What you should do:
If a line in the data holds "attrName", copy that line out in full.

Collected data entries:
________________

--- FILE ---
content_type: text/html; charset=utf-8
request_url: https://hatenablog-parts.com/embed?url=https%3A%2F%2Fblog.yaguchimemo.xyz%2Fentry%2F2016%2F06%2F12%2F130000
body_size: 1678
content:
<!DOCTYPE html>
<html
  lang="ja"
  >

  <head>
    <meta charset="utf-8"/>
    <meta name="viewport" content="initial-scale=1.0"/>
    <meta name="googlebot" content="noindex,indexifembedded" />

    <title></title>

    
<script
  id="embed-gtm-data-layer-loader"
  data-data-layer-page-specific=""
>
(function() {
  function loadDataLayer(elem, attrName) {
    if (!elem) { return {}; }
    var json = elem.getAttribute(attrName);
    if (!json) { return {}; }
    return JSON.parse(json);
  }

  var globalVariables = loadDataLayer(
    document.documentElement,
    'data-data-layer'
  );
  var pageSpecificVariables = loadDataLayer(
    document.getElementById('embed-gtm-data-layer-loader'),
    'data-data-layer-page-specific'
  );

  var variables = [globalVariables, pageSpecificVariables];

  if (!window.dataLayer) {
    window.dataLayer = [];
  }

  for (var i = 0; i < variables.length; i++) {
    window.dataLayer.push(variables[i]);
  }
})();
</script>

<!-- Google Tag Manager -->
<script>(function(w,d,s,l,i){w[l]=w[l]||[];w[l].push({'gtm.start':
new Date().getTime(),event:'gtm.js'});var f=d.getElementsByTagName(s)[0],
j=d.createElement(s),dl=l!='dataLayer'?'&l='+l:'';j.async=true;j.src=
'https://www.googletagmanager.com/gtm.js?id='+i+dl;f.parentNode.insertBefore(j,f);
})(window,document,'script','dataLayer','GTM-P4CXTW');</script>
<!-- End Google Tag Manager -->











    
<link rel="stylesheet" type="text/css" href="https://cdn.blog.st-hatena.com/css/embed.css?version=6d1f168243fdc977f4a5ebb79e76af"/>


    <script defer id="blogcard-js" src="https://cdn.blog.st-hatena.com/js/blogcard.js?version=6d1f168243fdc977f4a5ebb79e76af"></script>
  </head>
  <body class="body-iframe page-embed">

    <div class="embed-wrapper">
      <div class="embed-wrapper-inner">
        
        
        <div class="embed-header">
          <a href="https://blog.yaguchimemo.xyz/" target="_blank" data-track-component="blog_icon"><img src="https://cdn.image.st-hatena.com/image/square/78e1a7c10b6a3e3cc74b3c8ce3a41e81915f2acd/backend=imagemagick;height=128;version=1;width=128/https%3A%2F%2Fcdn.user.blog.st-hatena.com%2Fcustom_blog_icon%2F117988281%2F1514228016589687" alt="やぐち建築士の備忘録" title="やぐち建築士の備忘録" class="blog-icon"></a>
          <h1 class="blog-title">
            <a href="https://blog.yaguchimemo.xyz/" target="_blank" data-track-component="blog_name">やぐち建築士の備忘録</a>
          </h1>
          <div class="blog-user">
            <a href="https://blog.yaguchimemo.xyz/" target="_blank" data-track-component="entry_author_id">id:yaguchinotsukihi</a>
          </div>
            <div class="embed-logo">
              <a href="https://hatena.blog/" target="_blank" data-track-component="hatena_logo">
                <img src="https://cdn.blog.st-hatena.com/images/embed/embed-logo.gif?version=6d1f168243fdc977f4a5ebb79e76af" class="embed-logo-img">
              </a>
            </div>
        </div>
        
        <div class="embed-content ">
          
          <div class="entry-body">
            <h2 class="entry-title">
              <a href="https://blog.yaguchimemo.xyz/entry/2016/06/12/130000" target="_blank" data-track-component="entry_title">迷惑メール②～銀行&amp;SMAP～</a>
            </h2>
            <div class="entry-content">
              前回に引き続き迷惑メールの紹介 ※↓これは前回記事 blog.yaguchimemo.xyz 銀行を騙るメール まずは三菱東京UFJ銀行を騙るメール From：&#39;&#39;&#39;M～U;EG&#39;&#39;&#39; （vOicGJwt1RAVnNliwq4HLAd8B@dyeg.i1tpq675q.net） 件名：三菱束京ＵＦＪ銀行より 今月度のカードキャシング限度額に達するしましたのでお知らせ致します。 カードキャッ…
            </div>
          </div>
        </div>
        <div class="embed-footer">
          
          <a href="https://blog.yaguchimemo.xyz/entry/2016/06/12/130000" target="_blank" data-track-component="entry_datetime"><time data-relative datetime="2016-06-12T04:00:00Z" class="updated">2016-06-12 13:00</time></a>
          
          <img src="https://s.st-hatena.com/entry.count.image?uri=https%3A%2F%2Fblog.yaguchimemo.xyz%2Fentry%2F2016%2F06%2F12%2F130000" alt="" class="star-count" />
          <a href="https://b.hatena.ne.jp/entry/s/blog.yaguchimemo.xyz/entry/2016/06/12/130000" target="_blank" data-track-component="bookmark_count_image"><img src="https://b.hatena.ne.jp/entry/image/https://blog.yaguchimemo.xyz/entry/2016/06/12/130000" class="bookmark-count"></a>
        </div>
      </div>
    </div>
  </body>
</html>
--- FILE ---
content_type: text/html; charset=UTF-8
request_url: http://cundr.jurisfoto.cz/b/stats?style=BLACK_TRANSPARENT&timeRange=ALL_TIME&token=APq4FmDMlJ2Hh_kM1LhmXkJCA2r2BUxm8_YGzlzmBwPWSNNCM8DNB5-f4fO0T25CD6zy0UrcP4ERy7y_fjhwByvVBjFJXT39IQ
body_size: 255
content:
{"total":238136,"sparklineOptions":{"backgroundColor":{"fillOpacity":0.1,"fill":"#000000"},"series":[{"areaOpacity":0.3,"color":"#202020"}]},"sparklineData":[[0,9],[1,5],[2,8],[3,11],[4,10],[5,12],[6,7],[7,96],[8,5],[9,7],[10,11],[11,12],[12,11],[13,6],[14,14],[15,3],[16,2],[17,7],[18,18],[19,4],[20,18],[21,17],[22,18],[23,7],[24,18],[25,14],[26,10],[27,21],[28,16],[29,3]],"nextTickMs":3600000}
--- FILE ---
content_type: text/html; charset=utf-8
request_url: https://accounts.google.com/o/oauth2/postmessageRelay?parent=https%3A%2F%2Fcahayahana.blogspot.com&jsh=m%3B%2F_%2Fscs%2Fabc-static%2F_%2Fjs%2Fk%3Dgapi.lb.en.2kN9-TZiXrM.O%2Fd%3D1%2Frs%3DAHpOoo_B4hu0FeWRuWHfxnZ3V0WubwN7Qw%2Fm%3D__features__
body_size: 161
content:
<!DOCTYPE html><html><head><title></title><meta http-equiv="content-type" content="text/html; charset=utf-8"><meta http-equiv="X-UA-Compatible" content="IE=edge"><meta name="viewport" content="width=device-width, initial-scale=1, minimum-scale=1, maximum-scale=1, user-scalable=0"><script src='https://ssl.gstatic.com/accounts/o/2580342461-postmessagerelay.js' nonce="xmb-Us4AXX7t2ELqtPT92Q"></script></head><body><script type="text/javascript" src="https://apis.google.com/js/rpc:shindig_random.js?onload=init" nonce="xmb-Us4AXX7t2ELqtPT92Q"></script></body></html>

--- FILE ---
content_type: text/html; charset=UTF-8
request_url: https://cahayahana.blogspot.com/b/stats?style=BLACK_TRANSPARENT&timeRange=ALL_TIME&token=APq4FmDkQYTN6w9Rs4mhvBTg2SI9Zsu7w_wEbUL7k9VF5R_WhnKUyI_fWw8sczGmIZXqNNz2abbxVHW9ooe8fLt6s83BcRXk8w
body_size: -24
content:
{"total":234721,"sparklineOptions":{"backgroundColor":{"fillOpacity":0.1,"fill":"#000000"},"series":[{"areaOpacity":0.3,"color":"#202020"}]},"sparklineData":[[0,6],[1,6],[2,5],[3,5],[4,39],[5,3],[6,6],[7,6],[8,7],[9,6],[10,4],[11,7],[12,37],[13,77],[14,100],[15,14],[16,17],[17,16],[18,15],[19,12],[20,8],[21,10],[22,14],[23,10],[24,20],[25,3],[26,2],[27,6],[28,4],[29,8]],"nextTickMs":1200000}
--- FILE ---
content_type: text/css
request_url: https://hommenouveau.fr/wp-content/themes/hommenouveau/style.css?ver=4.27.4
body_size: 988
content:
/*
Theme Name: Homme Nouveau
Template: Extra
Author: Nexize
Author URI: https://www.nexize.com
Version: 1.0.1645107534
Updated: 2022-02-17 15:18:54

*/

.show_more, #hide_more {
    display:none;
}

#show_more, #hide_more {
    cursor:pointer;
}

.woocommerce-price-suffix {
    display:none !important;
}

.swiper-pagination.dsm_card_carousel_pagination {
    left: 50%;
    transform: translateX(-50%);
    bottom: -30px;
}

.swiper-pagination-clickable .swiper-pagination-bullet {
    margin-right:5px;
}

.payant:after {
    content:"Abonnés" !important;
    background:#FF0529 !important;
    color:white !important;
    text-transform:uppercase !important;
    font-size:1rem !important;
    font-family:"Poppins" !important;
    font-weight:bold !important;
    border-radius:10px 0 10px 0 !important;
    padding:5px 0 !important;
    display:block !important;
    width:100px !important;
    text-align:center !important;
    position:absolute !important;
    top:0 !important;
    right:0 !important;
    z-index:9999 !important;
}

________________

Response to this task:
  function loadDataLayer(elem, attrName) {
    var json = elem.getAttribute(attrName);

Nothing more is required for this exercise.